Wednesday, 30 September 2015
TORCHWOOD - The Conspiracy
Arriving in 2006 on the Sunday before I moved house, Torchwood’s tag-line was: “The 21st Century is where everything changes” – and it did. Sort of. Well not everything, but certainly the Whoniverse got a lot bigger with new characters added who would make an appearance during the finale of Season Four.
Torchwood started well. Episode one was very good, but overall the first season was patchy. For every Countrycide or Random Shoes, there was a Cyberwoman or Combat. Things got a bit more consistent with Season Two, and Children of Earth was a bona fide classic, dripping quality and full ofwater-cooler moments everyone seemed to be talking about. Then came Miracle Day. Oh dear. It was about seven episodes too long – and that was just the start of it’s problems.
Torchwood seemed to be loved and reviled by Doctor Who fans in equal and after 2011 was slowly fading into obscurity. Yes there were rumours of reunions, but the cast had moved on. Then in 2015 Everything Changes – Big Finish picked up the licence to produce audio adventures and Torchwood was back. A six episode first season has been commissioned followed swiftly by a second, and what better place to start than with the man himself, Captain Jack Harkness, played by John Barrowman, in a story called The Conspiracy, written by David Llewelyn.

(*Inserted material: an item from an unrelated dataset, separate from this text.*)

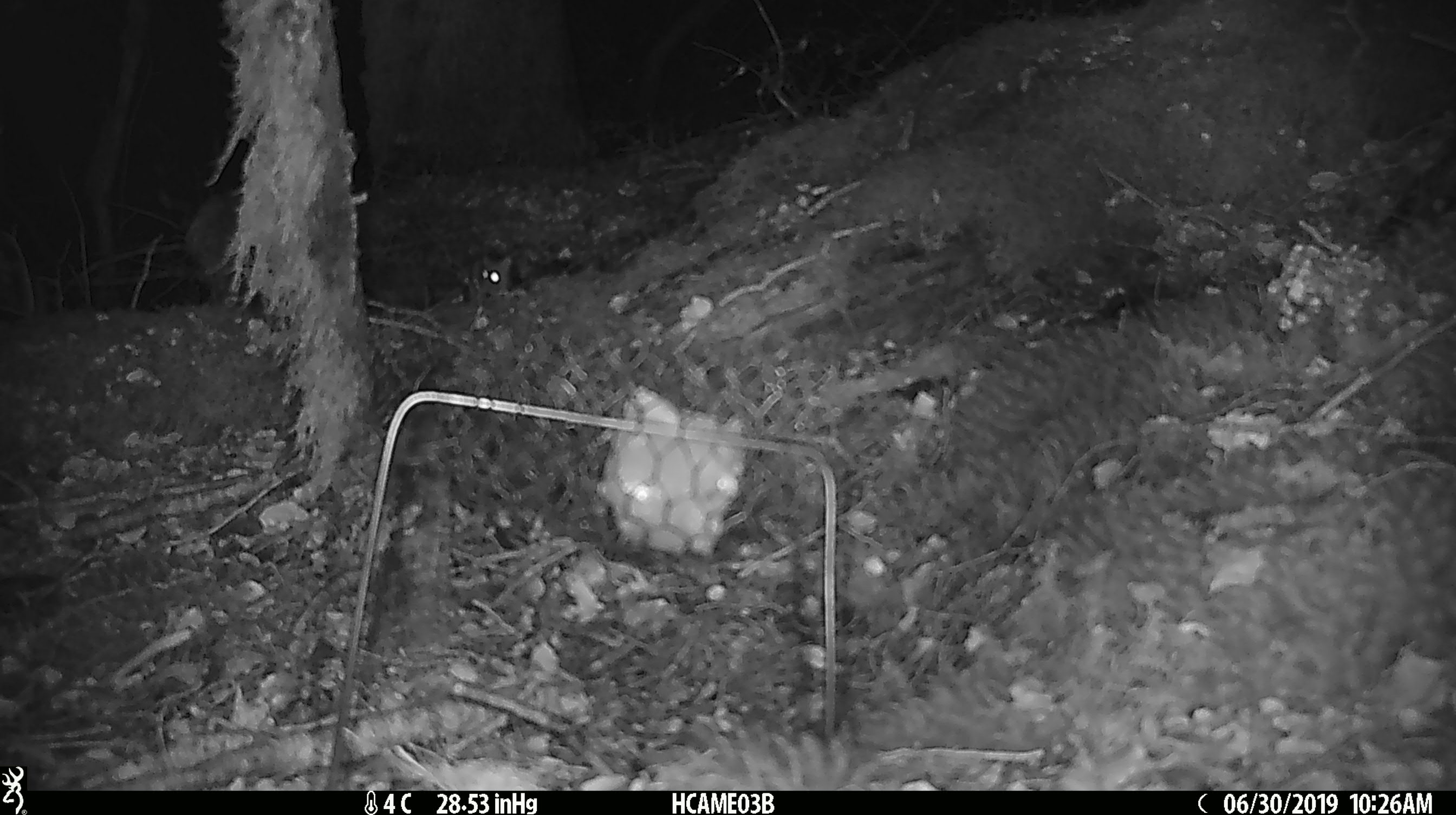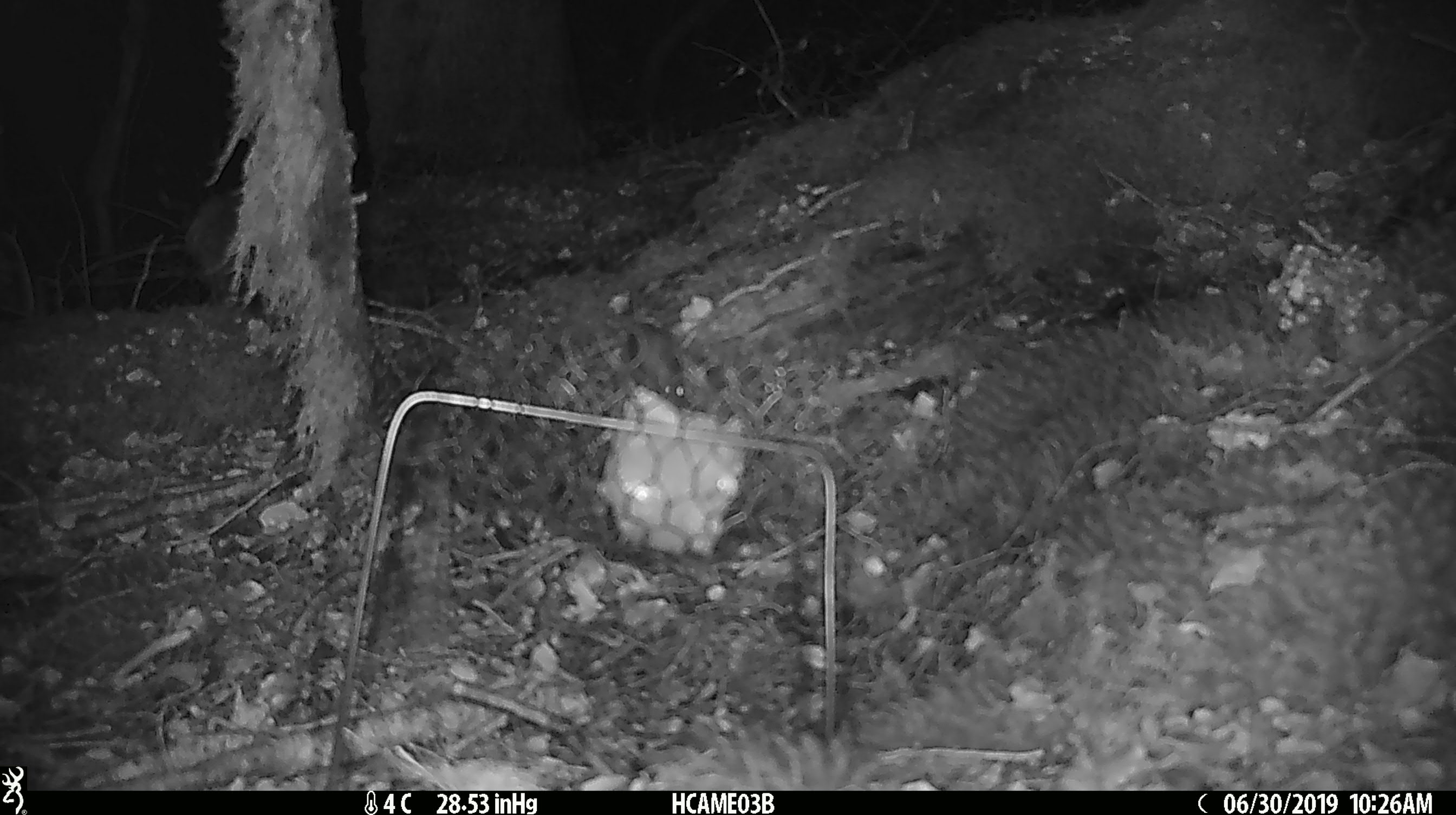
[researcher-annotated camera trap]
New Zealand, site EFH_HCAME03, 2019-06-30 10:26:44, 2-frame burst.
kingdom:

Not full cast, but not really Companion Chronicle two-handers – a small cast with lots of narration, this story sees Jack (the rest of the team do not appear) investigate ex journalist and conspiracy theory superstar Wilson (John Sessions). You see, Wilson’s predictions and revelations about a mysterious alien “Committee” and the fact that they have been controlling the world from behind the scenes for as long as there has been life on earth, ring eerily true for Jack. He meets Wilson’s daughter Kate (Sarah Ovens) and conspiracy theory nut Sam (Dan Bottomley) in the course of his investigation, and these four are the total cast in the production.

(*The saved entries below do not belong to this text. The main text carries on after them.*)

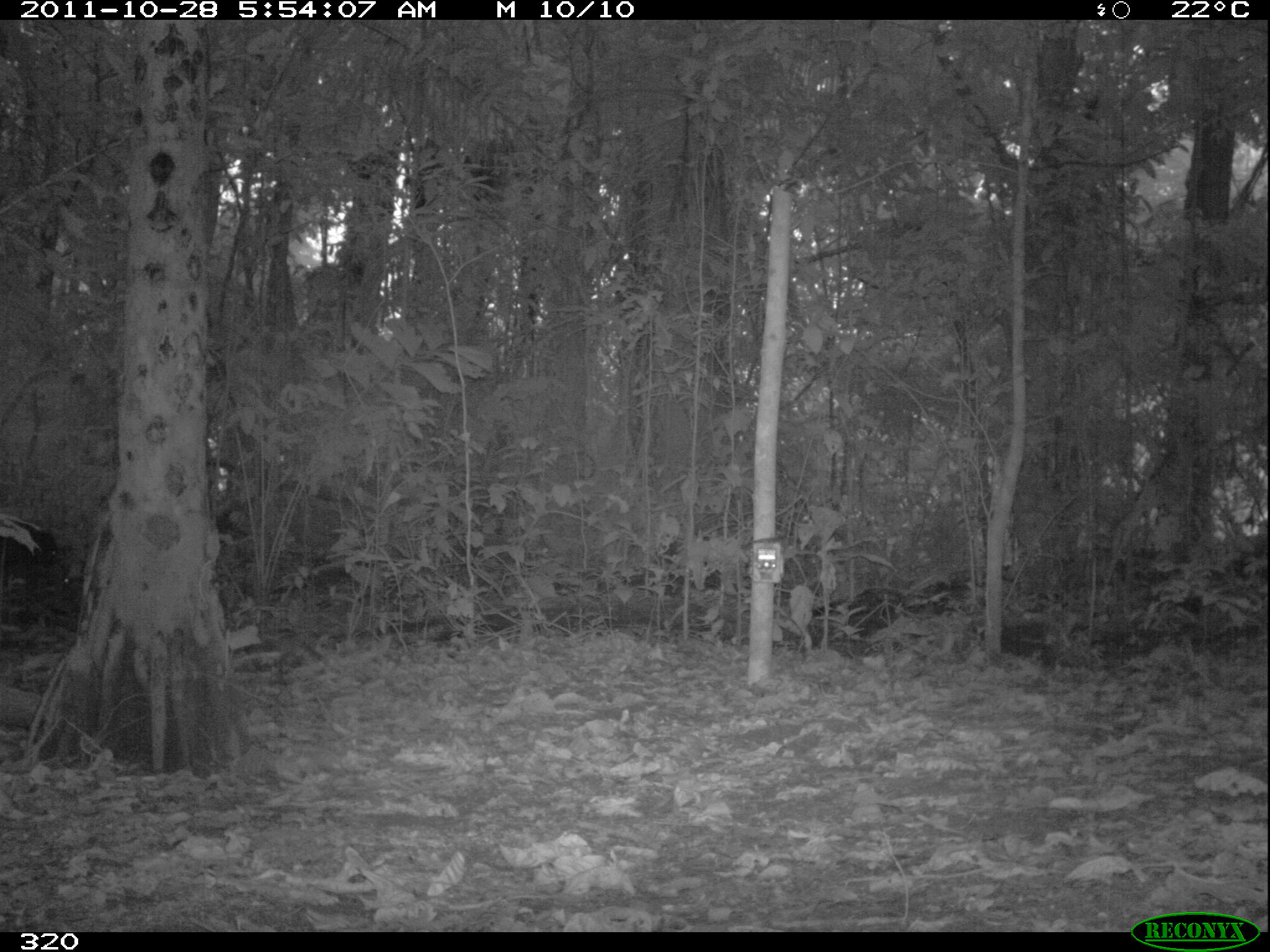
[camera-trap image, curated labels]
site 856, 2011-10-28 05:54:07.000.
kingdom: Animalia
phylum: Chordata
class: Mammalia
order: Artiodactyla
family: Tayassuidae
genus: Tayassu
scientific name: Tayassu pecari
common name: white-lipped peccary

Barrowman gives us a very different Jack to the one we are used to seeing on TV; he has a harder edge, is less charming – more Daniel Craig than Roger Moore, if you get my drift – we also get no indication of when in the Torchwood timeline the story takes place.
It’s quite a slow-paced story for a season opener, and unfortunately it feels a bit familiar, we have seen stories like this many times before. In fact it feels very much like an episode of The X Files – grand conspiracy, aliens that have always been here, crosses and double-crosses, but it isn’t all that original. I hope I am proved wrong as the series progresses and the seeds planted in this story flower into great towering oaks of Torchwood legend.
It is very well acted, with John Sessions utterly convincing as Wilson, and Sam could so easily have been an annoying stereotypical conspiracy nut, but he is imbued with real character and depth. So, not the best start to the series, but several hooks which I hope will be played out over the next few months.